▸ **WRITTEN TASK**: Print the lines of the records without any changes, starting with the line that contains "As displayed in" and going on through the end of the records.

•••••

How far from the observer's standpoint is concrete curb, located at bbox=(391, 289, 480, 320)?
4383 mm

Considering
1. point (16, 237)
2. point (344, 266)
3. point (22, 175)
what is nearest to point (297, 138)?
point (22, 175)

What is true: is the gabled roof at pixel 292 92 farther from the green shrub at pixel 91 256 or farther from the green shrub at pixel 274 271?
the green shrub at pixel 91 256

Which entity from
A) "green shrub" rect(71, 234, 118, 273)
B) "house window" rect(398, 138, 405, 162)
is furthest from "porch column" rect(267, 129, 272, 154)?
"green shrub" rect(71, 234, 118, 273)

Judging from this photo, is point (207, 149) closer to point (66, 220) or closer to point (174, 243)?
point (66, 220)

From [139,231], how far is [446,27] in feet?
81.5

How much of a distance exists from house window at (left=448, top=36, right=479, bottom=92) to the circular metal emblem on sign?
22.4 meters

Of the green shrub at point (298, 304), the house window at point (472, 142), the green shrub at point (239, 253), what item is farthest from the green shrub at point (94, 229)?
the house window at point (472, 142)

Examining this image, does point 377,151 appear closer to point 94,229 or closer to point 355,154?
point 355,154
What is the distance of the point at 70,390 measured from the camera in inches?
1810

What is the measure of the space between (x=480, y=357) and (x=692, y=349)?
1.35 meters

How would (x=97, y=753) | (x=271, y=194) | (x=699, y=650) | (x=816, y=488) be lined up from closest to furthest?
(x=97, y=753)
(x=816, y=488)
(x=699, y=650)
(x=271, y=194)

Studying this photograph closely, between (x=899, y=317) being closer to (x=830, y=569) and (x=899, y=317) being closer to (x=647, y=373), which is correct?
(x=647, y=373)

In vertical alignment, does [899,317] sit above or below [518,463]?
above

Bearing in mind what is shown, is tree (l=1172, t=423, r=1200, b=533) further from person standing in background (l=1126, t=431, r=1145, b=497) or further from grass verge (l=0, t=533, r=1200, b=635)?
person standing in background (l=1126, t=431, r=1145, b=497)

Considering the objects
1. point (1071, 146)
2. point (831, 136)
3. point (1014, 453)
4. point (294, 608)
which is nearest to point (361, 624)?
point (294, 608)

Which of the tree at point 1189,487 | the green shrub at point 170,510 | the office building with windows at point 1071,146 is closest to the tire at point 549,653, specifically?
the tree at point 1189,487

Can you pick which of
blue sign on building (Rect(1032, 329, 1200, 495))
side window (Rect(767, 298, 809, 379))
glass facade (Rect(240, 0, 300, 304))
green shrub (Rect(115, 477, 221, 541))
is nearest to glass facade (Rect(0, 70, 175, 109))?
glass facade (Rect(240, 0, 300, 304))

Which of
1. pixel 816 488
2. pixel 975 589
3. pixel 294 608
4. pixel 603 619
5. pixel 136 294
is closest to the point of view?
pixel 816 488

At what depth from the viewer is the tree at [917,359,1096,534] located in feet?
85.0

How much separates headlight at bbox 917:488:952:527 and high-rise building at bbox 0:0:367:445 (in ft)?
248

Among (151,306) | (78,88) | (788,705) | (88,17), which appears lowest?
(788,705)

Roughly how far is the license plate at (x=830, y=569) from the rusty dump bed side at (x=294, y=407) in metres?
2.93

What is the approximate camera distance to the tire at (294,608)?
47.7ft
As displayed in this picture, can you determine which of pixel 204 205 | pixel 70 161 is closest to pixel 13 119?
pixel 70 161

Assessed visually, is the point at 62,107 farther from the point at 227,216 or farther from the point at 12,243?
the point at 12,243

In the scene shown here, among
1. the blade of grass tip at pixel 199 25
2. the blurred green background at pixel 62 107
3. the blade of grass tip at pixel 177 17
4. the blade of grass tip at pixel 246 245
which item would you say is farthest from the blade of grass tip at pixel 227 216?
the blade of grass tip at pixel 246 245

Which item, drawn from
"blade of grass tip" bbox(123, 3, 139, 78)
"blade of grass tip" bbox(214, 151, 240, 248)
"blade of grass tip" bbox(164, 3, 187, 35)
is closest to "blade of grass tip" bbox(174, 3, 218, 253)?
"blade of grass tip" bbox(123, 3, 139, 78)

•••••

▸ **RESULT OF THIS EXERCISE**:
As displayed in this picture, can you determine which of pixel 204 205 | pixel 70 161 is closest to pixel 13 119?
pixel 70 161

Assessed visually, is the point at 62,107 farther from the point at 227,216 or farther from the point at 12,243?
the point at 12,243

In the scene shown here, among
1. the blade of grass tip at pixel 199 25
2. the blurred green background at pixel 62 107
3. the blade of grass tip at pixel 177 17
4. the blade of grass tip at pixel 246 245
which item would you say is farthest from the blade of grass tip at pixel 227 216?
the blade of grass tip at pixel 246 245

Which item, drawn from
"blade of grass tip" bbox(123, 3, 139, 78)
"blade of grass tip" bbox(214, 151, 240, 248)
"blade of grass tip" bbox(164, 3, 187, 35)
is closest to "blade of grass tip" bbox(174, 3, 218, 253)?
"blade of grass tip" bbox(123, 3, 139, 78)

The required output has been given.